▸ **What to produce**
Duplicate the lines below, beginning with the first one and continuing through the line that contains "366H117L121 357H129V353H121V349H112L108 340H99L95", with both of those lines included. Leave the pictures out of your copy.

▸ **Stored entries**
______

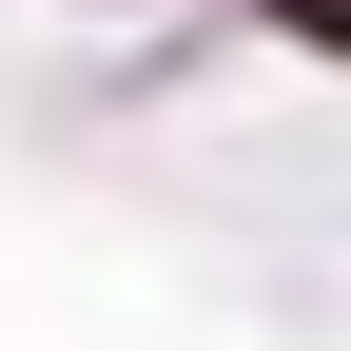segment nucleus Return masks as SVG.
Wrapping results in <instances>:
<instances>
[{"instance_id":"nucleus-1","label":"nucleus","mask_w":351,"mask_h":351,"mask_svg":"<svg viewBox=\"0 0 351 351\" xmlns=\"http://www.w3.org/2000/svg\"><path fill=\"white\" fill-rule=\"evenodd\" d=\"M293 20H313V39H351V0H293Z\"/></svg>"}]
</instances>
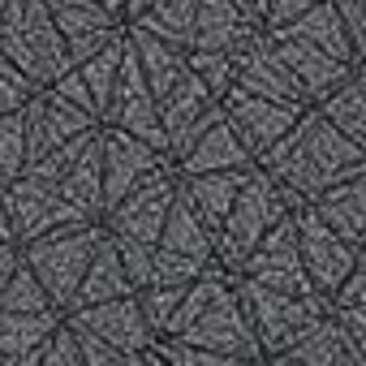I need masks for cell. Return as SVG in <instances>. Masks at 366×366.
<instances>
[{
	"label": "cell",
	"mask_w": 366,
	"mask_h": 366,
	"mask_svg": "<svg viewBox=\"0 0 366 366\" xmlns=\"http://www.w3.org/2000/svg\"><path fill=\"white\" fill-rule=\"evenodd\" d=\"M121 5H125V0H121Z\"/></svg>",
	"instance_id": "cell-55"
},
{
	"label": "cell",
	"mask_w": 366,
	"mask_h": 366,
	"mask_svg": "<svg viewBox=\"0 0 366 366\" xmlns=\"http://www.w3.org/2000/svg\"><path fill=\"white\" fill-rule=\"evenodd\" d=\"M168 340H186V345H199V349H212V353H224L233 362L242 357H263L259 345H254V332L246 323V310L233 293V276L216 263L212 272H203L199 280L186 285L181 293V306L164 332Z\"/></svg>",
	"instance_id": "cell-2"
},
{
	"label": "cell",
	"mask_w": 366,
	"mask_h": 366,
	"mask_svg": "<svg viewBox=\"0 0 366 366\" xmlns=\"http://www.w3.org/2000/svg\"><path fill=\"white\" fill-rule=\"evenodd\" d=\"M69 332H74V345H78V353H82V362L86 366H117L121 357H129V353H121V349H112L108 340H99L95 332H86V327H74V323H65Z\"/></svg>",
	"instance_id": "cell-40"
},
{
	"label": "cell",
	"mask_w": 366,
	"mask_h": 366,
	"mask_svg": "<svg viewBox=\"0 0 366 366\" xmlns=\"http://www.w3.org/2000/svg\"><path fill=\"white\" fill-rule=\"evenodd\" d=\"M242 5H246V9H250L259 22H263V14H267V5H272V0H242Z\"/></svg>",
	"instance_id": "cell-48"
},
{
	"label": "cell",
	"mask_w": 366,
	"mask_h": 366,
	"mask_svg": "<svg viewBox=\"0 0 366 366\" xmlns=\"http://www.w3.org/2000/svg\"><path fill=\"white\" fill-rule=\"evenodd\" d=\"M186 61H190V69H194V78L220 99L229 86H233V78H237V65H242V52H186Z\"/></svg>",
	"instance_id": "cell-33"
},
{
	"label": "cell",
	"mask_w": 366,
	"mask_h": 366,
	"mask_svg": "<svg viewBox=\"0 0 366 366\" xmlns=\"http://www.w3.org/2000/svg\"><path fill=\"white\" fill-rule=\"evenodd\" d=\"M99 237H104V224H99V220H91V224H69V229L44 233V237H35V242L18 246L22 263L31 267V276L39 280V289L48 293V302H52L61 315L69 310L74 289H78V280H82V272H86L91 254H95Z\"/></svg>",
	"instance_id": "cell-6"
},
{
	"label": "cell",
	"mask_w": 366,
	"mask_h": 366,
	"mask_svg": "<svg viewBox=\"0 0 366 366\" xmlns=\"http://www.w3.org/2000/svg\"><path fill=\"white\" fill-rule=\"evenodd\" d=\"M26 168V134H22V112H5L0 117V186Z\"/></svg>",
	"instance_id": "cell-35"
},
{
	"label": "cell",
	"mask_w": 366,
	"mask_h": 366,
	"mask_svg": "<svg viewBox=\"0 0 366 366\" xmlns=\"http://www.w3.org/2000/svg\"><path fill=\"white\" fill-rule=\"evenodd\" d=\"M99 121L91 112H82L78 104H69L65 95H56L52 86H39L26 104H22V134H26V164L48 155L52 147L95 129Z\"/></svg>",
	"instance_id": "cell-14"
},
{
	"label": "cell",
	"mask_w": 366,
	"mask_h": 366,
	"mask_svg": "<svg viewBox=\"0 0 366 366\" xmlns=\"http://www.w3.org/2000/svg\"><path fill=\"white\" fill-rule=\"evenodd\" d=\"M181 293H186V285H147V289H138V306H142V319L155 332V340L168 332V323L181 306Z\"/></svg>",
	"instance_id": "cell-34"
},
{
	"label": "cell",
	"mask_w": 366,
	"mask_h": 366,
	"mask_svg": "<svg viewBox=\"0 0 366 366\" xmlns=\"http://www.w3.org/2000/svg\"><path fill=\"white\" fill-rule=\"evenodd\" d=\"M263 35V22L242 0H199L186 52H246Z\"/></svg>",
	"instance_id": "cell-17"
},
{
	"label": "cell",
	"mask_w": 366,
	"mask_h": 366,
	"mask_svg": "<svg viewBox=\"0 0 366 366\" xmlns=\"http://www.w3.org/2000/svg\"><path fill=\"white\" fill-rule=\"evenodd\" d=\"M35 91H39V86H35L14 61L0 56V117H5V112H22V104H26Z\"/></svg>",
	"instance_id": "cell-37"
},
{
	"label": "cell",
	"mask_w": 366,
	"mask_h": 366,
	"mask_svg": "<svg viewBox=\"0 0 366 366\" xmlns=\"http://www.w3.org/2000/svg\"><path fill=\"white\" fill-rule=\"evenodd\" d=\"M172 199H177V168L164 164V168L147 172L129 194H121V199L99 216V224H104L108 237H129V242L155 246V237H159V229H164V220H168Z\"/></svg>",
	"instance_id": "cell-8"
},
{
	"label": "cell",
	"mask_w": 366,
	"mask_h": 366,
	"mask_svg": "<svg viewBox=\"0 0 366 366\" xmlns=\"http://www.w3.org/2000/svg\"><path fill=\"white\" fill-rule=\"evenodd\" d=\"M99 125H112V129H125L134 138H142L147 147H155L164 155V129H159V112H155V99H151V86L125 44L121 52V69H117V82H112V95H108V108L99 117ZM168 159V155H164Z\"/></svg>",
	"instance_id": "cell-12"
},
{
	"label": "cell",
	"mask_w": 366,
	"mask_h": 366,
	"mask_svg": "<svg viewBox=\"0 0 366 366\" xmlns=\"http://www.w3.org/2000/svg\"><path fill=\"white\" fill-rule=\"evenodd\" d=\"M65 323L95 332L99 340H108V345H112V349H121V353H147V349L155 345V332H151V327H147V319H142L138 293L108 297V302L78 306V310H65Z\"/></svg>",
	"instance_id": "cell-16"
},
{
	"label": "cell",
	"mask_w": 366,
	"mask_h": 366,
	"mask_svg": "<svg viewBox=\"0 0 366 366\" xmlns=\"http://www.w3.org/2000/svg\"><path fill=\"white\" fill-rule=\"evenodd\" d=\"M142 5H147V0H125V5H121V18H134Z\"/></svg>",
	"instance_id": "cell-49"
},
{
	"label": "cell",
	"mask_w": 366,
	"mask_h": 366,
	"mask_svg": "<svg viewBox=\"0 0 366 366\" xmlns=\"http://www.w3.org/2000/svg\"><path fill=\"white\" fill-rule=\"evenodd\" d=\"M327 319L340 323L362 349H366V263L357 259V267L327 293Z\"/></svg>",
	"instance_id": "cell-31"
},
{
	"label": "cell",
	"mask_w": 366,
	"mask_h": 366,
	"mask_svg": "<svg viewBox=\"0 0 366 366\" xmlns=\"http://www.w3.org/2000/svg\"><path fill=\"white\" fill-rule=\"evenodd\" d=\"M44 5H48V14H52V22L61 31L65 48H69V61L74 65L82 56H91L95 48H104L125 26V18L117 9L99 5V0H44Z\"/></svg>",
	"instance_id": "cell-18"
},
{
	"label": "cell",
	"mask_w": 366,
	"mask_h": 366,
	"mask_svg": "<svg viewBox=\"0 0 366 366\" xmlns=\"http://www.w3.org/2000/svg\"><path fill=\"white\" fill-rule=\"evenodd\" d=\"M56 190L69 207H78L86 220H99L104 216V177H99V129L95 138L78 151V159L56 177Z\"/></svg>",
	"instance_id": "cell-27"
},
{
	"label": "cell",
	"mask_w": 366,
	"mask_h": 366,
	"mask_svg": "<svg viewBox=\"0 0 366 366\" xmlns=\"http://www.w3.org/2000/svg\"><path fill=\"white\" fill-rule=\"evenodd\" d=\"M35 366H86L82 353H78V345H74V332L65 327V319H61V327L48 336V345H44V353H39Z\"/></svg>",
	"instance_id": "cell-41"
},
{
	"label": "cell",
	"mask_w": 366,
	"mask_h": 366,
	"mask_svg": "<svg viewBox=\"0 0 366 366\" xmlns=\"http://www.w3.org/2000/svg\"><path fill=\"white\" fill-rule=\"evenodd\" d=\"M112 246H117V254H121V267H125V276H129V285H134V293L147 285V276H151V246H142V242H129V237H108Z\"/></svg>",
	"instance_id": "cell-39"
},
{
	"label": "cell",
	"mask_w": 366,
	"mask_h": 366,
	"mask_svg": "<svg viewBox=\"0 0 366 366\" xmlns=\"http://www.w3.org/2000/svg\"><path fill=\"white\" fill-rule=\"evenodd\" d=\"M0 56L14 61L35 86L56 82L74 65L44 0H9L0 9Z\"/></svg>",
	"instance_id": "cell-3"
},
{
	"label": "cell",
	"mask_w": 366,
	"mask_h": 366,
	"mask_svg": "<svg viewBox=\"0 0 366 366\" xmlns=\"http://www.w3.org/2000/svg\"><path fill=\"white\" fill-rule=\"evenodd\" d=\"M0 310H56V306H52L48 293L39 289V280L31 276V267L18 259V267H14L5 293H0Z\"/></svg>",
	"instance_id": "cell-36"
},
{
	"label": "cell",
	"mask_w": 366,
	"mask_h": 366,
	"mask_svg": "<svg viewBox=\"0 0 366 366\" xmlns=\"http://www.w3.org/2000/svg\"><path fill=\"white\" fill-rule=\"evenodd\" d=\"M172 168H177V177H194V172H250L254 168V155L242 147V138L220 117V121H212L190 142V151L181 155Z\"/></svg>",
	"instance_id": "cell-24"
},
{
	"label": "cell",
	"mask_w": 366,
	"mask_h": 366,
	"mask_svg": "<svg viewBox=\"0 0 366 366\" xmlns=\"http://www.w3.org/2000/svg\"><path fill=\"white\" fill-rule=\"evenodd\" d=\"M5 5H9V0H0V9H5Z\"/></svg>",
	"instance_id": "cell-54"
},
{
	"label": "cell",
	"mask_w": 366,
	"mask_h": 366,
	"mask_svg": "<svg viewBox=\"0 0 366 366\" xmlns=\"http://www.w3.org/2000/svg\"><path fill=\"white\" fill-rule=\"evenodd\" d=\"M18 246L9 242V246H0V293H5V285H9V276H14V267H18Z\"/></svg>",
	"instance_id": "cell-45"
},
{
	"label": "cell",
	"mask_w": 366,
	"mask_h": 366,
	"mask_svg": "<svg viewBox=\"0 0 366 366\" xmlns=\"http://www.w3.org/2000/svg\"><path fill=\"white\" fill-rule=\"evenodd\" d=\"M302 108H289V104H276V99H263V95H246L237 86H229L220 95V117L224 125L242 138V147L254 155V164L293 129Z\"/></svg>",
	"instance_id": "cell-13"
},
{
	"label": "cell",
	"mask_w": 366,
	"mask_h": 366,
	"mask_svg": "<svg viewBox=\"0 0 366 366\" xmlns=\"http://www.w3.org/2000/svg\"><path fill=\"white\" fill-rule=\"evenodd\" d=\"M242 280H254L263 289H276V293H293V297H310V280H306V267H302V254H297V229H293V212L285 220H276L263 242L246 254V263L237 267Z\"/></svg>",
	"instance_id": "cell-10"
},
{
	"label": "cell",
	"mask_w": 366,
	"mask_h": 366,
	"mask_svg": "<svg viewBox=\"0 0 366 366\" xmlns=\"http://www.w3.org/2000/svg\"><path fill=\"white\" fill-rule=\"evenodd\" d=\"M138 366H168V362H164V353H159V349L151 345V349L142 353V362H138Z\"/></svg>",
	"instance_id": "cell-47"
},
{
	"label": "cell",
	"mask_w": 366,
	"mask_h": 366,
	"mask_svg": "<svg viewBox=\"0 0 366 366\" xmlns=\"http://www.w3.org/2000/svg\"><path fill=\"white\" fill-rule=\"evenodd\" d=\"M332 5H336V14H340V22L349 31L353 48L366 56V0H332Z\"/></svg>",
	"instance_id": "cell-42"
},
{
	"label": "cell",
	"mask_w": 366,
	"mask_h": 366,
	"mask_svg": "<svg viewBox=\"0 0 366 366\" xmlns=\"http://www.w3.org/2000/svg\"><path fill=\"white\" fill-rule=\"evenodd\" d=\"M155 349L164 353L168 366H233V357H224V353H212V349H199L186 340H168V336H159Z\"/></svg>",
	"instance_id": "cell-38"
},
{
	"label": "cell",
	"mask_w": 366,
	"mask_h": 366,
	"mask_svg": "<svg viewBox=\"0 0 366 366\" xmlns=\"http://www.w3.org/2000/svg\"><path fill=\"white\" fill-rule=\"evenodd\" d=\"M327 125H336L345 138H353L357 147H366V91H362V69L349 74L336 91H327L319 104H310Z\"/></svg>",
	"instance_id": "cell-30"
},
{
	"label": "cell",
	"mask_w": 366,
	"mask_h": 366,
	"mask_svg": "<svg viewBox=\"0 0 366 366\" xmlns=\"http://www.w3.org/2000/svg\"><path fill=\"white\" fill-rule=\"evenodd\" d=\"M125 293H134V285H129V276H125V267H121L117 246H112L108 233H104L99 246H95V254H91V263H86V272H82V280H78V289H74L69 310L95 306V302H108V297H125Z\"/></svg>",
	"instance_id": "cell-28"
},
{
	"label": "cell",
	"mask_w": 366,
	"mask_h": 366,
	"mask_svg": "<svg viewBox=\"0 0 366 366\" xmlns=\"http://www.w3.org/2000/svg\"><path fill=\"white\" fill-rule=\"evenodd\" d=\"M340 242H349L353 250H362L366 242V172L349 177V181H336L323 194H315L306 203Z\"/></svg>",
	"instance_id": "cell-20"
},
{
	"label": "cell",
	"mask_w": 366,
	"mask_h": 366,
	"mask_svg": "<svg viewBox=\"0 0 366 366\" xmlns=\"http://www.w3.org/2000/svg\"><path fill=\"white\" fill-rule=\"evenodd\" d=\"M289 357L302 362V366H366V349L340 323H332L327 315L289 349Z\"/></svg>",
	"instance_id": "cell-26"
},
{
	"label": "cell",
	"mask_w": 366,
	"mask_h": 366,
	"mask_svg": "<svg viewBox=\"0 0 366 366\" xmlns=\"http://www.w3.org/2000/svg\"><path fill=\"white\" fill-rule=\"evenodd\" d=\"M267 366H302V362H293L289 353H276V357H267Z\"/></svg>",
	"instance_id": "cell-50"
},
{
	"label": "cell",
	"mask_w": 366,
	"mask_h": 366,
	"mask_svg": "<svg viewBox=\"0 0 366 366\" xmlns=\"http://www.w3.org/2000/svg\"><path fill=\"white\" fill-rule=\"evenodd\" d=\"M293 207H297V203L254 164V168L246 172V181H242V190H237L229 216H224L220 229H216V263H220L229 276H237V267H242L246 254L263 242V233H267L276 220H285Z\"/></svg>",
	"instance_id": "cell-4"
},
{
	"label": "cell",
	"mask_w": 366,
	"mask_h": 366,
	"mask_svg": "<svg viewBox=\"0 0 366 366\" xmlns=\"http://www.w3.org/2000/svg\"><path fill=\"white\" fill-rule=\"evenodd\" d=\"M315 5H319V0H272L267 14H263V31L285 26V22H293L297 14H306V9H315Z\"/></svg>",
	"instance_id": "cell-44"
},
{
	"label": "cell",
	"mask_w": 366,
	"mask_h": 366,
	"mask_svg": "<svg viewBox=\"0 0 366 366\" xmlns=\"http://www.w3.org/2000/svg\"><path fill=\"white\" fill-rule=\"evenodd\" d=\"M99 5H108V9H117V14H121V0H99Z\"/></svg>",
	"instance_id": "cell-53"
},
{
	"label": "cell",
	"mask_w": 366,
	"mask_h": 366,
	"mask_svg": "<svg viewBox=\"0 0 366 366\" xmlns=\"http://www.w3.org/2000/svg\"><path fill=\"white\" fill-rule=\"evenodd\" d=\"M293 229H297V254H302V267H306V280L319 297H327L362 259V250H353L349 242H340L306 203L293 207Z\"/></svg>",
	"instance_id": "cell-11"
},
{
	"label": "cell",
	"mask_w": 366,
	"mask_h": 366,
	"mask_svg": "<svg viewBox=\"0 0 366 366\" xmlns=\"http://www.w3.org/2000/svg\"><path fill=\"white\" fill-rule=\"evenodd\" d=\"M61 319V310H0V366H35Z\"/></svg>",
	"instance_id": "cell-22"
},
{
	"label": "cell",
	"mask_w": 366,
	"mask_h": 366,
	"mask_svg": "<svg viewBox=\"0 0 366 366\" xmlns=\"http://www.w3.org/2000/svg\"><path fill=\"white\" fill-rule=\"evenodd\" d=\"M233 293L246 310V323H250L254 345H259L263 357L289 353L327 315V297H319V293L293 297V293H276V289H263V285L242 280V276H233Z\"/></svg>",
	"instance_id": "cell-5"
},
{
	"label": "cell",
	"mask_w": 366,
	"mask_h": 366,
	"mask_svg": "<svg viewBox=\"0 0 366 366\" xmlns=\"http://www.w3.org/2000/svg\"><path fill=\"white\" fill-rule=\"evenodd\" d=\"M194 14H199V0H147V5L125 22L155 35V39H164V44H172V48H190Z\"/></svg>",
	"instance_id": "cell-29"
},
{
	"label": "cell",
	"mask_w": 366,
	"mask_h": 366,
	"mask_svg": "<svg viewBox=\"0 0 366 366\" xmlns=\"http://www.w3.org/2000/svg\"><path fill=\"white\" fill-rule=\"evenodd\" d=\"M267 35L302 39V44H310V48H319V52H327V56H336V61H345V65H353V69H362V52L353 48V39H349V31H345V22H340V14H336L332 0H319L315 9L297 14V18L285 22V26H272Z\"/></svg>",
	"instance_id": "cell-21"
},
{
	"label": "cell",
	"mask_w": 366,
	"mask_h": 366,
	"mask_svg": "<svg viewBox=\"0 0 366 366\" xmlns=\"http://www.w3.org/2000/svg\"><path fill=\"white\" fill-rule=\"evenodd\" d=\"M259 168L293 203H310L336 181H349L366 172V147L345 138L336 125H327L315 108H302L293 129L259 159Z\"/></svg>",
	"instance_id": "cell-1"
},
{
	"label": "cell",
	"mask_w": 366,
	"mask_h": 366,
	"mask_svg": "<svg viewBox=\"0 0 366 366\" xmlns=\"http://www.w3.org/2000/svg\"><path fill=\"white\" fill-rule=\"evenodd\" d=\"M237 91L246 95H263V99H276V104H289V108H310L297 91V82L285 74V65L276 61L267 35H259L246 52H242V65H237V78H233Z\"/></svg>",
	"instance_id": "cell-23"
},
{
	"label": "cell",
	"mask_w": 366,
	"mask_h": 366,
	"mask_svg": "<svg viewBox=\"0 0 366 366\" xmlns=\"http://www.w3.org/2000/svg\"><path fill=\"white\" fill-rule=\"evenodd\" d=\"M263 35H267V31H263ZM267 44H272V52H276V61L285 65V74L297 82V91H302L306 104H319V99H323L327 91H336L349 74H357L353 65H345V61H336V56H327V52L302 44V39L267 35Z\"/></svg>",
	"instance_id": "cell-19"
},
{
	"label": "cell",
	"mask_w": 366,
	"mask_h": 366,
	"mask_svg": "<svg viewBox=\"0 0 366 366\" xmlns=\"http://www.w3.org/2000/svg\"><path fill=\"white\" fill-rule=\"evenodd\" d=\"M233 366H267V357H242V362H233Z\"/></svg>",
	"instance_id": "cell-51"
},
{
	"label": "cell",
	"mask_w": 366,
	"mask_h": 366,
	"mask_svg": "<svg viewBox=\"0 0 366 366\" xmlns=\"http://www.w3.org/2000/svg\"><path fill=\"white\" fill-rule=\"evenodd\" d=\"M168 159L155 151V147H147L142 138H134V134H125V129H112V125H99V177H104V212L121 199V194H129L138 181L147 177V172H155V168H164Z\"/></svg>",
	"instance_id": "cell-15"
},
{
	"label": "cell",
	"mask_w": 366,
	"mask_h": 366,
	"mask_svg": "<svg viewBox=\"0 0 366 366\" xmlns=\"http://www.w3.org/2000/svg\"><path fill=\"white\" fill-rule=\"evenodd\" d=\"M138 362H142V353H129V357H121L117 366H138Z\"/></svg>",
	"instance_id": "cell-52"
},
{
	"label": "cell",
	"mask_w": 366,
	"mask_h": 366,
	"mask_svg": "<svg viewBox=\"0 0 366 366\" xmlns=\"http://www.w3.org/2000/svg\"><path fill=\"white\" fill-rule=\"evenodd\" d=\"M242 181H246V172H194V177H177V194L190 203V212L216 237L220 220L229 216V207L242 190Z\"/></svg>",
	"instance_id": "cell-25"
},
{
	"label": "cell",
	"mask_w": 366,
	"mask_h": 366,
	"mask_svg": "<svg viewBox=\"0 0 366 366\" xmlns=\"http://www.w3.org/2000/svg\"><path fill=\"white\" fill-rule=\"evenodd\" d=\"M121 52H125V26L104 44V48H95L91 56H82L74 69H78V78L86 82V91H91V104H95V117H104V108H108V95H112V82H117V69H121Z\"/></svg>",
	"instance_id": "cell-32"
},
{
	"label": "cell",
	"mask_w": 366,
	"mask_h": 366,
	"mask_svg": "<svg viewBox=\"0 0 366 366\" xmlns=\"http://www.w3.org/2000/svg\"><path fill=\"white\" fill-rule=\"evenodd\" d=\"M212 267H216V237L203 229V220L190 212V203L177 194L172 207H168V220H164V229L151 246L147 285H190Z\"/></svg>",
	"instance_id": "cell-7"
},
{
	"label": "cell",
	"mask_w": 366,
	"mask_h": 366,
	"mask_svg": "<svg viewBox=\"0 0 366 366\" xmlns=\"http://www.w3.org/2000/svg\"><path fill=\"white\" fill-rule=\"evenodd\" d=\"M0 203L9 212V224H14V242L26 246L44 233H56V229H69V224H91L78 207H69L61 199V190L52 181H39L31 172H18L9 186H0Z\"/></svg>",
	"instance_id": "cell-9"
},
{
	"label": "cell",
	"mask_w": 366,
	"mask_h": 366,
	"mask_svg": "<svg viewBox=\"0 0 366 366\" xmlns=\"http://www.w3.org/2000/svg\"><path fill=\"white\" fill-rule=\"evenodd\" d=\"M14 242V224H9V212H5V203H0V246H9ZM18 246V242H14Z\"/></svg>",
	"instance_id": "cell-46"
},
{
	"label": "cell",
	"mask_w": 366,
	"mask_h": 366,
	"mask_svg": "<svg viewBox=\"0 0 366 366\" xmlns=\"http://www.w3.org/2000/svg\"><path fill=\"white\" fill-rule=\"evenodd\" d=\"M48 86H52L56 95H65L69 104H78L82 112H91V117H95V104H91V91H86V82L78 78V69H74V65H69V69H65V74H61L56 82H48ZM95 121H99V117H95Z\"/></svg>",
	"instance_id": "cell-43"
}]
</instances>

______

▸ **Response**
segment nucleus Return masks as SVG.
Wrapping results in <instances>:
<instances>
[{"instance_id":"nucleus-1","label":"nucleus","mask_w":351,"mask_h":351,"mask_svg":"<svg viewBox=\"0 0 351 351\" xmlns=\"http://www.w3.org/2000/svg\"><path fill=\"white\" fill-rule=\"evenodd\" d=\"M293 20H313V39H351V0H293Z\"/></svg>"}]
</instances>
I need masks for cell. Return as SVG in <instances>. Masks at 366×366.
<instances>
[{
	"label": "cell",
	"mask_w": 366,
	"mask_h": 366,
	"mask_svg": "<svg viewBox=\"0 0 366 366\" xmlns=\"http://www.w3.org/2000/svg\"><path fill=\"white\" fill-rule=\"evenodd\" d=\"M121 5H125V0H121Z\"/></svg>",
	"instance_id": "cell-55"
},
{
	"label": "cell",
	"mask_w": 366,
	"mask_h": 366,
	"mask_svg": "<svg viewBox=\"0 0 366 366\" xmlns=\"http://www.w3.org/2000/svg\"><path fill=\"white\" fill-rule=\"evenodd\" d=\"M168 340H186V345H199V349H212V353H224L233 362L242 357H263L259 345H254V332L246 323V310L233 293V276L216 263L212 272H203L199 280L186 285L181 293V306L164 332Z\"/></svg>",
	"instance_id": "cell-2"
},
{
	"label": "cell",
	"mask_w": 366,
	"mask_h": 366,
	"mask_svg": "<svg viewBox=\"0 0 366 366\" xmlns=\"http://www.w3.org/2000/svg\"><path fill=\"white\" fill-rule=\"evenodd\" d=\"M69 332H74V345H78V353H82V362L86 366H117L121 357H129V353H121V349H112L108 340H99L95 332H86V327H74V323H65Z\"/></svg>",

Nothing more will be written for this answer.